* [WRITTEN REQUEST]:
Express the rows starting with the line that contains "How do you sequence" and going on through the line that contains "stone pedestal at bbox 107 528 625 1145, horse's" as a two-column CSV with the columns request and answer, one CSV line per request. Put each request's text and its answer in a single quoted field apiece, with line breaks turned into spaces.

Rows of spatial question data

============

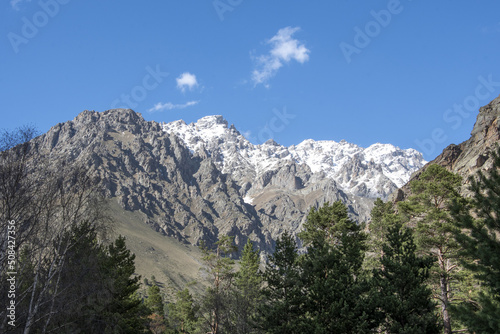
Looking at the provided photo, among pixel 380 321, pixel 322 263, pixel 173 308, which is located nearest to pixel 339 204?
pixel 322 263

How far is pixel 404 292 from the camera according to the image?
24.5 metres

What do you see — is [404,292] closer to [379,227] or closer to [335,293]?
[335,293]

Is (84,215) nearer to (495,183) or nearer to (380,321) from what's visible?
(380,321)

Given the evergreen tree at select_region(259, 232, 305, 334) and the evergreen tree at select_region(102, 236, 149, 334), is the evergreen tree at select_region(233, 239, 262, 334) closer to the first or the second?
the evergreen tree at select_region(259, 232, 305, 334)

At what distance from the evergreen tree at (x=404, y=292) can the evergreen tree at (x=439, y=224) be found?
2.39 metres

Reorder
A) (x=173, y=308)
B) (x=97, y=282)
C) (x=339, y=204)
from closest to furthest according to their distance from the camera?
1. (x=97, y=282)
2. (x=339, y=204)
3. (x=173, y=308)

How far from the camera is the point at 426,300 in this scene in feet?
77.3

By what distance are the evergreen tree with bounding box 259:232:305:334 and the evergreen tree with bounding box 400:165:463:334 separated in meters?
10.4

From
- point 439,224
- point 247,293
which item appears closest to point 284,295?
point 247,293

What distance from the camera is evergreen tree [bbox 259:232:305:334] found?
25.5 meters

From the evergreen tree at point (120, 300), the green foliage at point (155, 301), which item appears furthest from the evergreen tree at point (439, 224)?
the green foliage at point (155, 301)

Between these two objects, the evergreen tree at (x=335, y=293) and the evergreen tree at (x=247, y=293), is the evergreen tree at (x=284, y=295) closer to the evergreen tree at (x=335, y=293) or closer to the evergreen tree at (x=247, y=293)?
the evergreen tree at (x=335, y=293)

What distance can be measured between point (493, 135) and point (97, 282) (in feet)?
327

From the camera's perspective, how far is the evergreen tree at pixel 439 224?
88.0 ft
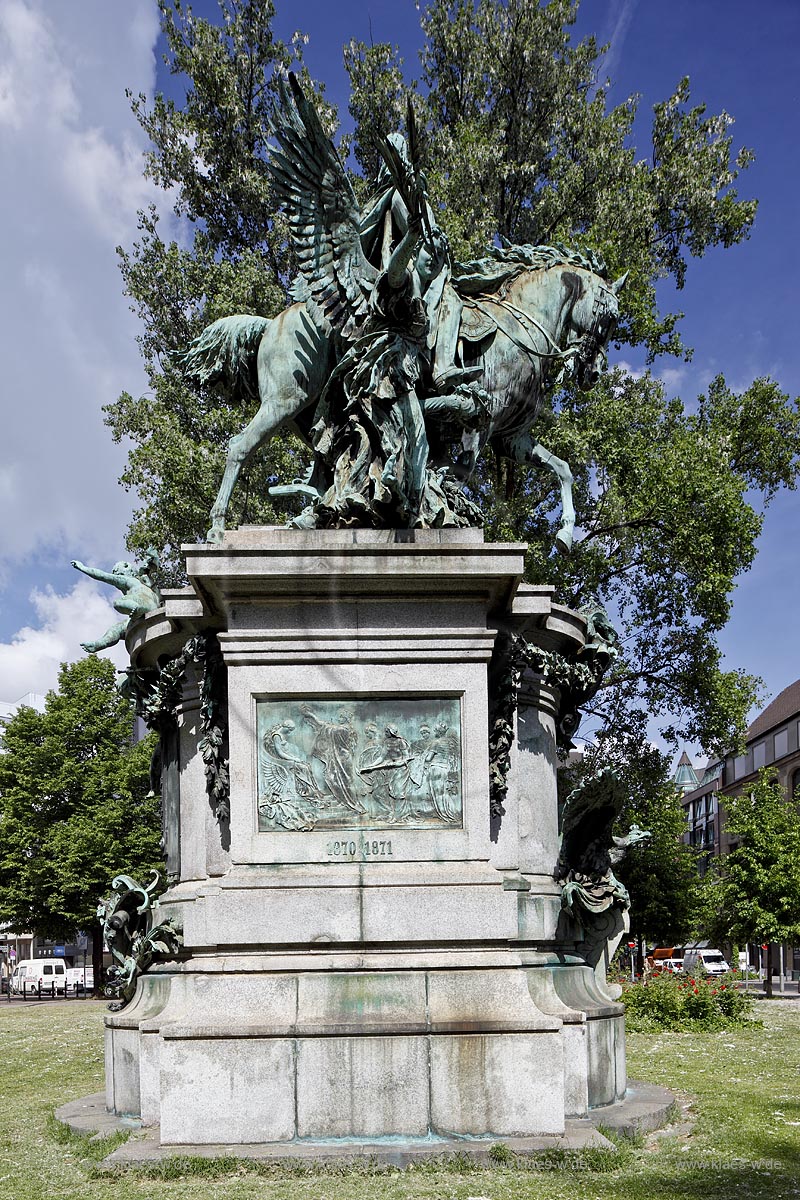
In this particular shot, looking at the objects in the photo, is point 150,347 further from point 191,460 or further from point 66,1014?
point 66,1014

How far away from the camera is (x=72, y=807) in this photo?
4456 cm

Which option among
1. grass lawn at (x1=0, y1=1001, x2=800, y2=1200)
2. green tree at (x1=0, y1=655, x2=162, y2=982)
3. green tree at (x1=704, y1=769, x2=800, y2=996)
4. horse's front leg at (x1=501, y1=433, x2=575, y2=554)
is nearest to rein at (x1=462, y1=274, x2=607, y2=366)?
horse's front leg at (x1=501, y1=433, x2=575, y2=554)

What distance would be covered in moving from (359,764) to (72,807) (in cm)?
3884

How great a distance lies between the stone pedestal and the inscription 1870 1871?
0.5 inches

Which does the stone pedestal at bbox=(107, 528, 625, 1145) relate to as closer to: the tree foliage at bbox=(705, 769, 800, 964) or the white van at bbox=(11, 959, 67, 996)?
the tree foliage at bbox=(705, 769, 800, 964)

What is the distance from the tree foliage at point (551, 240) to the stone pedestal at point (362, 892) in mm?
13979

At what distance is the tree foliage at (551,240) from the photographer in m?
23.9

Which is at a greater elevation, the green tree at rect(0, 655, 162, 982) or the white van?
the green tree at rect(0, 655, 162, 982)

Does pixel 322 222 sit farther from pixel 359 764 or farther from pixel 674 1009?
pixel 674 1009

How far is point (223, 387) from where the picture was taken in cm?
1053

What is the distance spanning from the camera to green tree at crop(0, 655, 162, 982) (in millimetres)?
42438

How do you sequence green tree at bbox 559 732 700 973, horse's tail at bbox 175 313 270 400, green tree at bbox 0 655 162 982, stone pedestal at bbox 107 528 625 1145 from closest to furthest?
stone pedestal at bbox 107 528 625 1145, horse's tail at bbox 175 313 270 400, green tree at bbox 559 732 700 973, green tree at bbox 0 655 162 982

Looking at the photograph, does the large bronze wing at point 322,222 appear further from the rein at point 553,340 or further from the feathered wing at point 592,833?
the feathered wing at point 592,833

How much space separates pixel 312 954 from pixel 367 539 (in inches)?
110
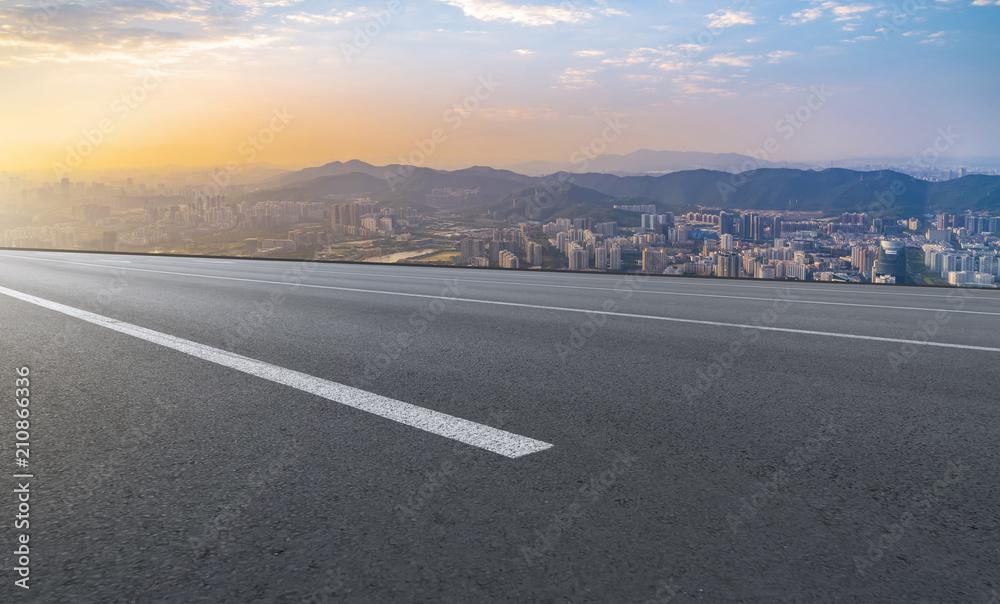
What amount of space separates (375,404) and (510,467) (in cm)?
150

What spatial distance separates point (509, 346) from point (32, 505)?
14.2ft

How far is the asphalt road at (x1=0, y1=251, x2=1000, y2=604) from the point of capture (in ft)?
7.06

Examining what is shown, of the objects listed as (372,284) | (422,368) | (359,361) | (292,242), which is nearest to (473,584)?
(422,368)

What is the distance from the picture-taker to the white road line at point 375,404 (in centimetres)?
348

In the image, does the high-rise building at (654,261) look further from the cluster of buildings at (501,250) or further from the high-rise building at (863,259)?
the high-rise building at (863,259)

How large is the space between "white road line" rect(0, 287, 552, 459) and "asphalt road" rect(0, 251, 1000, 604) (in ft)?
0.09

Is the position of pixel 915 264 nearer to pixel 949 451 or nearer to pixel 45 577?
pixel 949 451

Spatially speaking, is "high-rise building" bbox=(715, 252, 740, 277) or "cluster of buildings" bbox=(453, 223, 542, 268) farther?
"cluster of buildings" bbox=(453, 223, 542, 268)

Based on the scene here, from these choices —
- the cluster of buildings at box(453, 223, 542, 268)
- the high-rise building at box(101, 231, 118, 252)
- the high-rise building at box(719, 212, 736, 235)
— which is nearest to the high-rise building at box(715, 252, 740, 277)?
the cluster of buildings at box(453, 223, 542, 268)

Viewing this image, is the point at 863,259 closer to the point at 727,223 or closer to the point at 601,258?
the point at 601,258

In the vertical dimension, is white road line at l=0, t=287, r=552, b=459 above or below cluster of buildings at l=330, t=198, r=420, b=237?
below

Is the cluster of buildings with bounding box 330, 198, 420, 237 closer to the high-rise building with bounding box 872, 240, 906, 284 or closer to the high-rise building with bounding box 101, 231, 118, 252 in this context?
the high-rise building with bounding box 101, 231, 118, 252

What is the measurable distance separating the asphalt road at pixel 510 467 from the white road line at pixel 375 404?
1.1 inches

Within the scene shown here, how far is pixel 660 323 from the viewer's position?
8195mm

============

* [RIGHT ANSWER]:
request,answer
"How do you sequence green tree at bbox 559 732 700 973, horse's tail at bbox 175 313 270 400, green tree at bbox 0 655 162 982, stone pedestal at bbox 107 528 625 1145 from closest to furthest?","stone pedestal at bbox 107 528 625 1145, horse's tail at bbox 175 313 270 400, green tree at bbox 559 732 700 973, green tree at bbox 0 655 162 982"